FanPage – Israele protesta contro Netanyahu: folla blocca l’ingresso a Gerusalemme, in migliaia anche a Tel Aviv
AlJazeera – The true face of Israel’s protest movement
#Congo
Vatican news – RD Congo, il vescovo di Goma: la gente è senza mezzi ma c’è solidarietà
C’è una notizia che più delle altre, ieri, ha scosso il mondo ambientalista. Una giuria del tribunale di Mandan, nel North Dakota, quindi negli Stati Uniti, ha decretato che l’ong ambientalista Greenpeace deve pagare 660 milioni di dollari di danni a Energy Transfer, un’azienda texana che si occupa di trasporto e stoccaggio di combustibili fossili.
660 milioni di dollari sono tantissimi, una cifra mostruosa anche per un’ìassociazione grande come GreenPeace. E sono credo un segnale, un atto intimidatorio verso chiunque volesse fare cose simili.
Comunque, vediamo le cose con ordine. Come racconta il Post, il processo in cui l’ong e l’azienda sono coinvolte riguarda le grosse proteste del 2016 e del 2017 contro il Dakota Access Pipeline, ovvero un oleodotto sotterraneo che serve a portare il petrolio greggio dalla Bakken Formation – una zona al confine tra Montana e North Dakota, nel nord-ovest degli Stati Uniti – fino all’Illinois, attraversando il South Dakota e l’Iowa.
La sua costruzione era stata ampiamente contestata sia dagli abitanti della riserva, duramente contestato da gruppi di nativi americani e attivisti ambientalisti perché, secondo i protestanti, avrebbe inquinato le acque del fiume Missouri, la loro principale fonte idrica, e danneggiato terre sacre per i nativi americani.

Consegne →
A – Nel brano sulla condanna di Greenpeace, quale somma di danni deve pagare l'ong a Energy Transfer secondo la giuria di Mandan?
B – Continua il brano sulla condanna di Greenpeace dopo l'ultima frase.

Righe di dati →
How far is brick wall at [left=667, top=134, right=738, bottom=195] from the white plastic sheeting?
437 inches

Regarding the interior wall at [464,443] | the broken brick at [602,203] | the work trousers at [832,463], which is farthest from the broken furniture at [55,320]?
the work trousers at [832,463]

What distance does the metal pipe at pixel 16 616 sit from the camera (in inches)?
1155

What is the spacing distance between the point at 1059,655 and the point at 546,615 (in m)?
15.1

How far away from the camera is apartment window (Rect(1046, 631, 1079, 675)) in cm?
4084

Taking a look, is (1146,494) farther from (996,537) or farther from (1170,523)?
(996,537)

--

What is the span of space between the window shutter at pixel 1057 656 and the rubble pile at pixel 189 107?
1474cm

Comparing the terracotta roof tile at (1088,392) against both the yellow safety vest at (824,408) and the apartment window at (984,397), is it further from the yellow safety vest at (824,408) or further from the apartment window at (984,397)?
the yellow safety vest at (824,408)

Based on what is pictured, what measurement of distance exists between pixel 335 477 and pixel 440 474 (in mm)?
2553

--

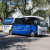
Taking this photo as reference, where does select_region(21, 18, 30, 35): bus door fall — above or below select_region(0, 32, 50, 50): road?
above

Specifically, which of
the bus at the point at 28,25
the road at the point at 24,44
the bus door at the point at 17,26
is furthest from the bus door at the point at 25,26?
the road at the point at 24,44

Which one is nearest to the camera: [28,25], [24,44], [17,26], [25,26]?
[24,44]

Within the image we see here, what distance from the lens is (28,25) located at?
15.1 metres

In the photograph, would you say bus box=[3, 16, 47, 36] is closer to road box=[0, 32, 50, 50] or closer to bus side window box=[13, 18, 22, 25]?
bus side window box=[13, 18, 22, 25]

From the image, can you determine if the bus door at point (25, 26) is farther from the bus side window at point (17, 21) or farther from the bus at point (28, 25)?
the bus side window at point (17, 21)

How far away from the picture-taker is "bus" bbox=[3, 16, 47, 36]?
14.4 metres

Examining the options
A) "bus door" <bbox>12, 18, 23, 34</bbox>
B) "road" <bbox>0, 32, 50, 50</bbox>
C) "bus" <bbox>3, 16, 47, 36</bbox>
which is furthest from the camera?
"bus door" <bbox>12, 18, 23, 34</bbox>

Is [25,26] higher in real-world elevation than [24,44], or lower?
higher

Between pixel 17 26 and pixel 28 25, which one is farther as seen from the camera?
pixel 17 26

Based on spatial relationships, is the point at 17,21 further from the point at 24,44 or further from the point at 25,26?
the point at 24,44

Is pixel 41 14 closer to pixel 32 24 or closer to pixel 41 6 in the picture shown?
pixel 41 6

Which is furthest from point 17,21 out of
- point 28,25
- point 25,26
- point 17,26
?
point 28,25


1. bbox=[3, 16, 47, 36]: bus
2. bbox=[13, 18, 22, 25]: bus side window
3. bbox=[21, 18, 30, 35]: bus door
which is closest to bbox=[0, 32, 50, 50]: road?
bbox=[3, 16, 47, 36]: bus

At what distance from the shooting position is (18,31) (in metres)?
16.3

Risposte per consegna →
A – 660 milioni di dollari.

B –
In seguito il suo percorso fu deviato, ma nel frattempo alle proteste si erano unite migliaia di persone, tra cui membri di altre tribù, attivisti ambientalisti e celebrità. Ci furono anche scontri violenti con le forze dell’ordine e grossi danni.
Nel 2019 la Energy Transfer, che è una delle aziende del settore più importanti degli Stati Uniti, fece causa a Greenpeace accusandola di aver guidato le proteste, di aver diffuso disinformazione e di aver danneggiato economicamente l’azienda. L’azienda chiedeva 300 milioni di dollari circa.
L’ong ha sostenuto durante tutto il processo di aver avuto un ruolo marginale nelle proteste guidate dalla tribù Sioux di Standing Rock, e ha detto che cause come questa sono pensate per limitare il diritto alla libertà di parola e quello a riunirsi per protestare in maniera pacifica sanciti dal primo emendamento della Costituzione degli Stati Uniti.
Poi è arrivato il verdetto ed è stato… scioccante. perché i giudici hanno più che raddoppiato la richiesta dell’accusa e condannato l’associazione a pagare 660 milioni di euro. È un verdetto molto duro per l’ong, che in precedenza aveva detto – fra l’altro riferendosi alla cifra chiesta inizialmente dalla azienda, che una condanna avrebbe rischiato di farla fallire.
Le prime reazioni sono di sgomento. In un comunicato, Greenpeace ha accusato quelli che ha definito «bulli del settore del petrolio» di voler mettere a tacere le loro proteste. Il mese scorso la ong aveva a sua volta citato in giudizio Energy Transfer in un tribunale olandese per i danni subiti per via delle cause intentatele dall’azienda, citando le norme europee per proteggere media e attivisti dalle intimidazioni.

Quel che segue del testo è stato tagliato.